But this is old news. After 2014’s triumphant Zentropy, Frankie Cosmos, Kline’s act and stage name, became a project synonymous with the rise of Bandcamp bedroom superstars, ones popularly cited with over 40 albums on their respective Bandcamp pages. For many, this served as a claim to authenticity for Kline. With her father an Academy Award-winning actor, Kline’s project was still somehow fashioned into a successful media narrative, one that found her work sincere, rather than written off as the transparent music career of a child actor with a famous father. This was done in part through the creation of an ethos of insularity, cuteness, and the hard work suggested by having 40 releases online.

Where once artists built media narratives primarily through touring, cassette swapping, and word-of-mouth transference, Bandcamp has become the de facto platform for artist discovery.
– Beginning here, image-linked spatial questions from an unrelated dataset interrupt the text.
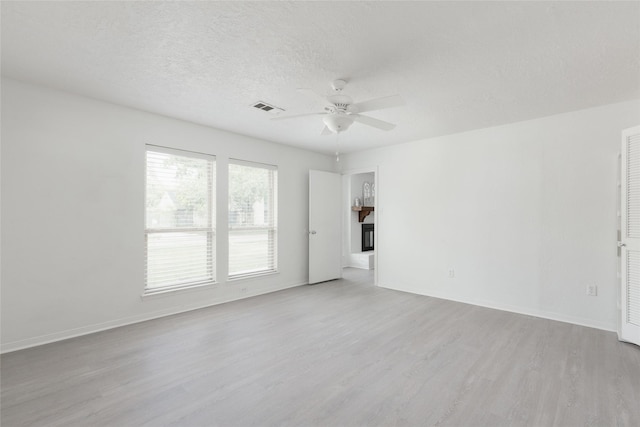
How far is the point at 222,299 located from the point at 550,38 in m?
4.59

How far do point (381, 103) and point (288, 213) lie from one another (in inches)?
127

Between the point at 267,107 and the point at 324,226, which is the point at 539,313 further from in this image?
the point at 267,107

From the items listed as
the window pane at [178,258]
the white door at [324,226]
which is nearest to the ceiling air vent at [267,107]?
the window pane at [178,258]

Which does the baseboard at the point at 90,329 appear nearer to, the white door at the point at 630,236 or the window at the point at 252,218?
the window at the point at 252,218

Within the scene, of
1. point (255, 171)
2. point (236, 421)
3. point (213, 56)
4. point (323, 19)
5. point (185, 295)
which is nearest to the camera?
point (236, 421)

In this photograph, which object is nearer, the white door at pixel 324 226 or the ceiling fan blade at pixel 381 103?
the ceiling fan blade at pixel 381 103

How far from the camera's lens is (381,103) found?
2.53 metres

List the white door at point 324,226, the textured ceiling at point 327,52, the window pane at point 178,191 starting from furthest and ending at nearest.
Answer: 1. the white door at point 324,226
2. the window pane at point 178,191
3. the textured ceiling at point 327,52

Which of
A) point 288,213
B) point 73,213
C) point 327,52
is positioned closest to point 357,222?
point 288,213

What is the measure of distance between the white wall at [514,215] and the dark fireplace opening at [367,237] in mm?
2481

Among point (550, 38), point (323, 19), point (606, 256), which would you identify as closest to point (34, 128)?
point (323, 19)

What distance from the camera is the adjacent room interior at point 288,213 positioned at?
205cm

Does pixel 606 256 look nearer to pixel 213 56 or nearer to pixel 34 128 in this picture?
pixel 213 56

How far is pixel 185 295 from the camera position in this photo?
4.11 m
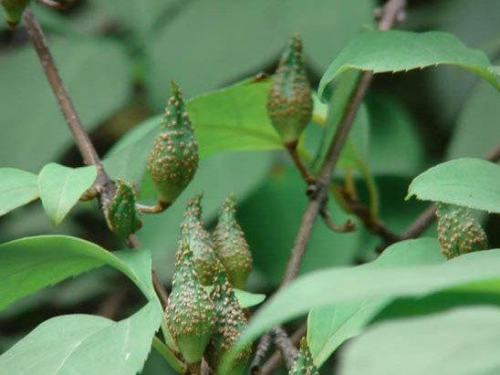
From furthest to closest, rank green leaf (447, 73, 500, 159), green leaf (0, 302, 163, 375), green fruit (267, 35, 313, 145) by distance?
green leaf (447, 73, 500, 159), green fruit (267, 35, 313, 145), green leaf (0, 302, 163, 375)

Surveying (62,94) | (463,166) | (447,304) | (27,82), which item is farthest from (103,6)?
(447,304)

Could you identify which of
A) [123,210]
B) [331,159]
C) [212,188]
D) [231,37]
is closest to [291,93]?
[331,159]

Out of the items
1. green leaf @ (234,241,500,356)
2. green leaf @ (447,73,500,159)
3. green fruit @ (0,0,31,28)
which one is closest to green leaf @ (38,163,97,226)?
green fruit @ (0,0,31,28)

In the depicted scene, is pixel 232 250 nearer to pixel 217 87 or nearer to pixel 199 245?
pixel 199 245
Acts like Teen Suicide, Elvis Depressedly, Girlpool, Spook Houses, Mitski, Car Seat Headrest, and Eskimeaux all have built humble narratives of authenticity through the now-readymade “digital diy” template that Bandcamp has provided, allowing them to grow a massive following through the site’s social network and through social media. But what happens when these projects grow beyond the platform, beyond claims to bedroom authenticity and into #1 albums, sold-out shows, and vinyl releases on larger labels with transparent ties to the majors? Will fans finally grow fickle, seeking out newer and newer artists online, more and more diversified underground heroes to adore?

Fit Me In, the new EP from Frankie Cosmos, has big shoes to fill. As her first release in a post-Bandcamp landscape, Kline is no longer judged as an underdog in the musical topography, but simply as a pop artist. Gone are the veils of gooey language, words waxed lyrical of her insularity and extensive back catalog. For the first time, the hype feels undone.

The release borrows sounds from frequent collaborator Aaron Maine’s band Porches, whose Ronald Paris House 7-inch follows in the tradition of the band’s more electronic-leaning efforts, pairing lush 80s keyboard pads with drum machines and auto-tune harmonies. While abstaining from the auto-tune, Fit Me In takes its thick drums and low-end pads to build a new, hi-fi Frankie Cosmos, one with sharp vocal harmonies, taut bass lines, and gorgeous mixing. Kline’s songwriting translates remarkably well in this electro-pop context, filling the mix with lyrical confusion about being young (“Young”), feeling annoying (“O Contest Winner”), and bookshop romance (“Sand”). “Korean Food,” a re-recorded track from 2013’s DADDY COOL, gets entirely reworked here, polished from the ground up with a soft drum machine, cavernous vocal reverb, and a nice keyboard countermelody.

Despite all the pressure and expectations, Fit Me In surprisingly delivers. With just four tracks, Kline shows how the combination of her poised lyrical presence and the sharpness of the recording is a forced to be reckoned with — not only in the context of the Bandcamp artist, but also in the wider world of pop music.